O art. 482, da CLT, prevê os 14 motivos possíveis que podem fazer os empregadores aderirem a isso. Contudo, vamos listar pelo menos 5 que são os mais comuns.
E vale destacar que esse artigo ainda interpreta a lei da seguinte forma: “perda da habilitação ou dos requisitos estabelecidos em lei para o exercício da profissão, em decorrência de conduta dolosa do empregado”.
Então, se não quer lidar com a justa causa, procure não fazer nenhum dos 5 motivos que iremos listar hoje.
Quais os 5 motivos para demissão por justa causa?
Ato de improbidade: Se configura pela ação de desonestidade do empregado ou então omissão proposital, para obter alguma vantagem para si ou para um terceiro. É como uma quebra de confiança.
Incontinência de conduta e mau procedimento: Como o nome já diz, ocorre a por excessos ou falta de moderação. Toda empresa tem diretrizes comportamentais e nem todos podem seguir.
Violação de segredo da empresa: Além disso, temos essa que diz respeito tanto ao compartilhamento de informações sigilosas, quanto de informações que simplesmente não deveriam fazer parte do conhecimento público.
Desídia: Ela se configura pela improdutividade do trabalhador, provocada por mero desinteresse ou negligência. Mas, atenção, a empresa precisa provar que isso de fato ocorre para aplicar justa causa.

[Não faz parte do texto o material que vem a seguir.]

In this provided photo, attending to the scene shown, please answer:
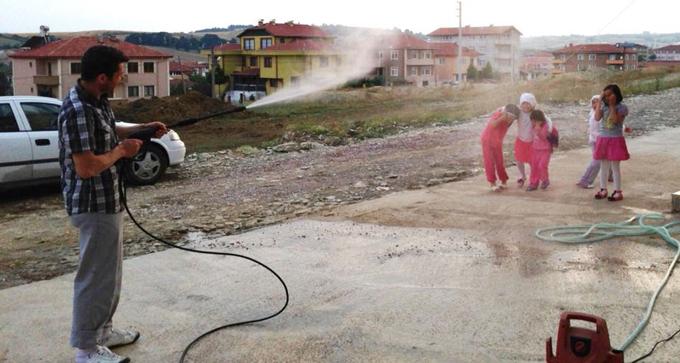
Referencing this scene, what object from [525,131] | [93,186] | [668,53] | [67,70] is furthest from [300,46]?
[93,186]

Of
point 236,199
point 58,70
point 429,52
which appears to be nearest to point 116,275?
point 236,199

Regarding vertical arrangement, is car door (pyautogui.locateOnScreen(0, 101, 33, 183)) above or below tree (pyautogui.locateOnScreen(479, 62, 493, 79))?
below

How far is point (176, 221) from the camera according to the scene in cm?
837

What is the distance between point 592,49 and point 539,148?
1542 inches

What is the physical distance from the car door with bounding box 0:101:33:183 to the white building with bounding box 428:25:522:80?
29.9 m

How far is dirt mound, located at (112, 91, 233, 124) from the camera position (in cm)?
2947

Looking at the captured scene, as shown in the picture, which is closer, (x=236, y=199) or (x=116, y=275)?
(x=116, y=275)

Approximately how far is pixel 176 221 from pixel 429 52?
45637 millimetres

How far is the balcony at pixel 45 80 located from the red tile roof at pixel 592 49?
3044 centimetres

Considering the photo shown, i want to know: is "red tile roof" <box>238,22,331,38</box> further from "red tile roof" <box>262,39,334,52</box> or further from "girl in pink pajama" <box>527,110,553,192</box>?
"girl in pink pajama" <box>527,110,553,192</box>

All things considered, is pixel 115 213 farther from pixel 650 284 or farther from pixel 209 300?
pixel 650 284

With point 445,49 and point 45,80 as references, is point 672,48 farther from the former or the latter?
point 45,80

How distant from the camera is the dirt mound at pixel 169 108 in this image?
29.5 m

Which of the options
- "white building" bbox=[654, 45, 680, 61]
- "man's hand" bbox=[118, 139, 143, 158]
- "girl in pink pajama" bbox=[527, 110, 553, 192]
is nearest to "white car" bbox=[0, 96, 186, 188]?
"girl in pink pajama" bbox=[527, 110, 553, 192]
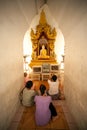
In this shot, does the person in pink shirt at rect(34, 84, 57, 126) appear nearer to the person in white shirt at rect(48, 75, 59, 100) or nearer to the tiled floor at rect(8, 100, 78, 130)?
the tiled floor at rect(8, 100, 78, 130)

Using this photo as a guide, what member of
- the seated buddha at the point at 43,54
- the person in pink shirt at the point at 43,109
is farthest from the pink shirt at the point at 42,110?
the seated buddha at the point at 43,54

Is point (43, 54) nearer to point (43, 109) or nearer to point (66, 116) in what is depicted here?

Ato de indisciplina ou de insubordinação: Por fim, temos o ato de indisciplina que acontece quando o empregado desrespeita uma norma da empresa, seja ela exposta verbalmente ou escrita.
Aliás, vale lembrar que quem sofre justa causa, sofre as seguintes perdas de direito:
- Aviso-prévio;
- Seguro-desemprego;
- Férias proporcionais, mais ⅓;
- FGTS + multa de 40%.
Quais os tipos demissão?
Em resumo, podemos citar: demissão sem justa causa, por justa causa, pedido de demissão (pelo empregado), demissão indireta (o empregado “demite” o patrão) e a demissão consensual (acordo entre as partes).
Sendo assim, a demissão é tanto um direito do trabalhador, como do empregador. Ambas as partes podem romper vínculos quando julgam necessário. A lei é bem clara sobre os deveres de cada um.